Het is zaterdag aan het einde van de middag, ik zit in de auto. Haar naam verschijnt in het scherm als inkomende oproep. Ik ben enigszins verbaasd. We kennen elkaar van de uitvaart van haar schoonmoeder. Haar vriendelijke stem begroet mij en ze merkt mijn verbazing meteen op. “Ja Bety, ik heb je nodig en hoop dat je me helpen kunt”. Ze vertelt me dat haar man die middag zeer plotseling is overleden. Ik geef aan te willen helpen en we spreken af elkaar aan het begin van de avond te zien.

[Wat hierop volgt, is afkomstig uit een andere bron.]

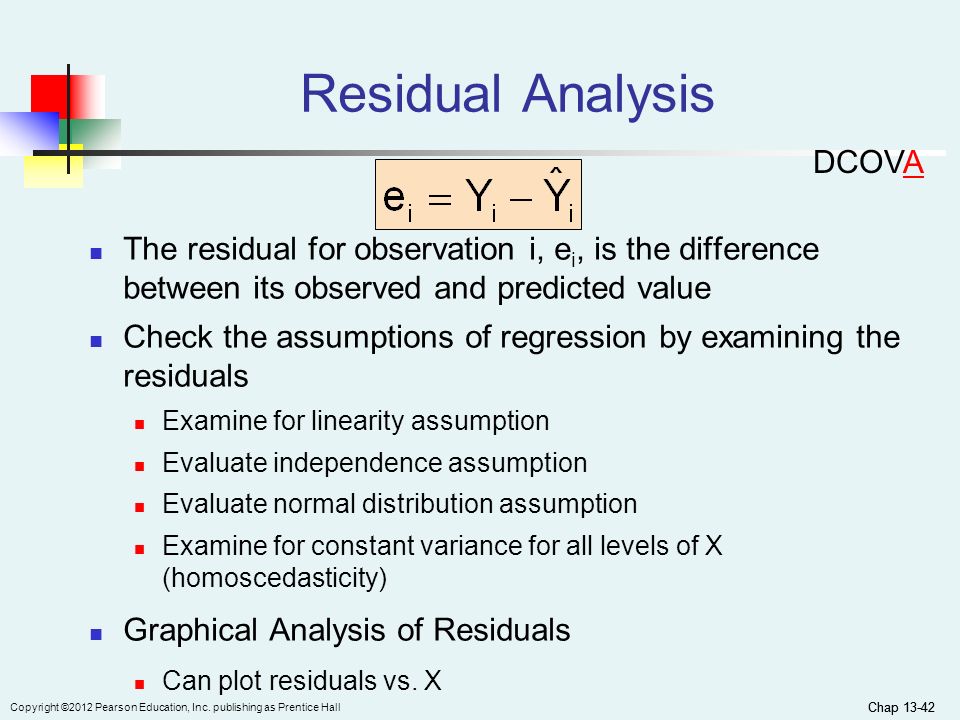 Residual Analysis

DCOVA

$e_i = Y_i - \hat{Y}_i$

The residual for observation i, $e_i$, is the difference between its observed and predicted value

Check the assumptions of regression by examining the residuals

Examine for linearity assumption

Evaluate independence assumption

Evaluate normal distribution assumption

Examine for constant variance for all levels of X (homoscedasticity)

Graphical Analysis of Residuals

Can plot residuals vs. X

Copyright ©2012 Pearson Education, Inc. publishing as Prentice Hall

Chap 13-42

Ons weerzien voelt meteen vertrouwd. Het totaal onverwachte overlijden maakt het allemaal nog erg onwerkelijk voor Anneke en haar jongens. We nemen daarom eerst rustig de tijd om uit te wisselen wat er allemaal gebeurd is vandaag. Vervolgens kijken we wat er die avond nog geregeld moet worden en wat kan wachten. Anneke wil graag dat Hendrik zo snel mogelijk weer thuis is. Dat lukt, vlak voordat de dag overgaat in de nacht is hij weer op zijn vertrouwde plek.
De dagen daarna werken we samen stap voor stap aan het afscheid. Door onze vorige ontmoeting weet ik van Hendriks passie voor houtbewerking. Prachtige kunstzinnige beelden maakt hij van hout uit eigen tuin. De houtsnijwerken zijn ook nu onderwerp van gesprek en ze krijgen een prominente plek op de rouwkaart.
Hendrik maakte met zijn handen wat hij niet altijd met woorden kon zeggen. Regelmatig maakte hij een hart. Drie van zulke harten waren er nog thuis. Het idee ontstaat deze harten aan Hendrik mee te geven.
Als ik op een middag aankom tref ik zoon Jetze in de werkplaats van zijn vader. Van de drie harten die Hendrik gemaakt heeft kunnen ze toch geen afstand doen. Een tastbare herinnering van zijn liefde voor hen blijft in hun handen. Het hart waar Jetze in de werkplaats aan werkt krijgt zijn vader in handen, als symbool van hun liefde voor hem.